Transfer Learning without Knowing: Reprogramming Black-box Machine
Learning Models with Scarce Data and Limited Resources
- URL: http://arxiv.org/abs/2007.08714v2
- Date: Wed, 29 Jul 2020 12:12:30 GMT
- Title: Transfer Learning without Knowing: Reprogramming Black-box Machine
Learning Models with Scarce Data and Limited Resources
- Authors: Yun-Yun Tsai and Pin-Yu Chen and Tsung-Yi Ho
- Abstract summary: We propose a novel approach, black-box adversarial reprogramming (BAR), that repurposes a well-trained black-box machine learning model.
Using zeroth order optimization and multi-label mapping techniques, BAR can reprogram a black-box ML model solely based on its input-output responses.
BAR outperforms state-of-the-art methods and yields comparable performance to the vanilla adversarial reprogramming method.

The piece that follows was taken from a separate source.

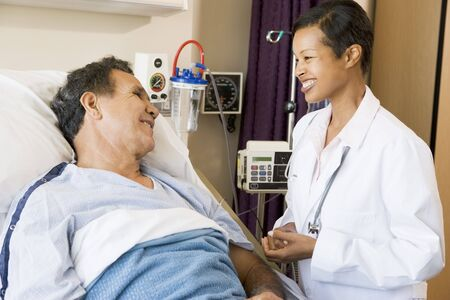 recovering: Doctor And Patient Talking To Each Other,Smiling Stock Photo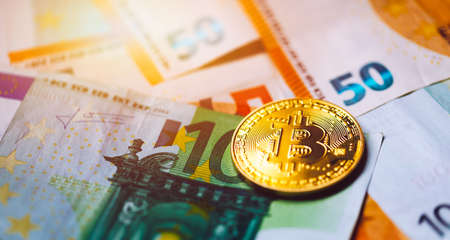 Bitcoin cryptocurrency (crypto currency) over Euro money. Golden Bitcoin symbol. Bitcoin (BTC) cryptocurrency.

- Score: 78.72922528736011
- License: http://arxiv.org/licenses/nonexclusive-distrib/1.0/
- Abstract: Current transfer learning methods are mainly based on finetuning a pretrained
model with target-domain data. Motivated by the techniques from adversarial
machine learning (ML) that are capable of manipulating the model prediction via
data perturbations, in this paper we propose a novel approach, black-box
adversarial reprogramming (BAR), that repurposes a well-trained black-box ML
model (e.g., a prediction API or a proprietary software) for solving different
ML tasks, especially in the scenario with scarce data and constrained
resources. The rationale lies in exploiting high-performance but unknown ML
models to gain learning capability for transfer learning. Using zeroth order
optimization and multi-label mapping techniques, BAR can reprogram a black-box
ML model solely based on its input-output responses without knowing the model
architecture or changing any parameter. More importantly, in the limited
medical data setting, on autism spectrum disorder classification, diabetic
retinopathy detection, and melanoma detection tasks, BAR outperforms
state-of-the-art methods and yields comparable performance to the vanilla
adversarial reprogramming method requiring complete knowledge of the target ML
model. BAR also outperforms baseline transfer learning approaches by a
significant margin, demonstrating cost-effective means and new insights for
transfer learning.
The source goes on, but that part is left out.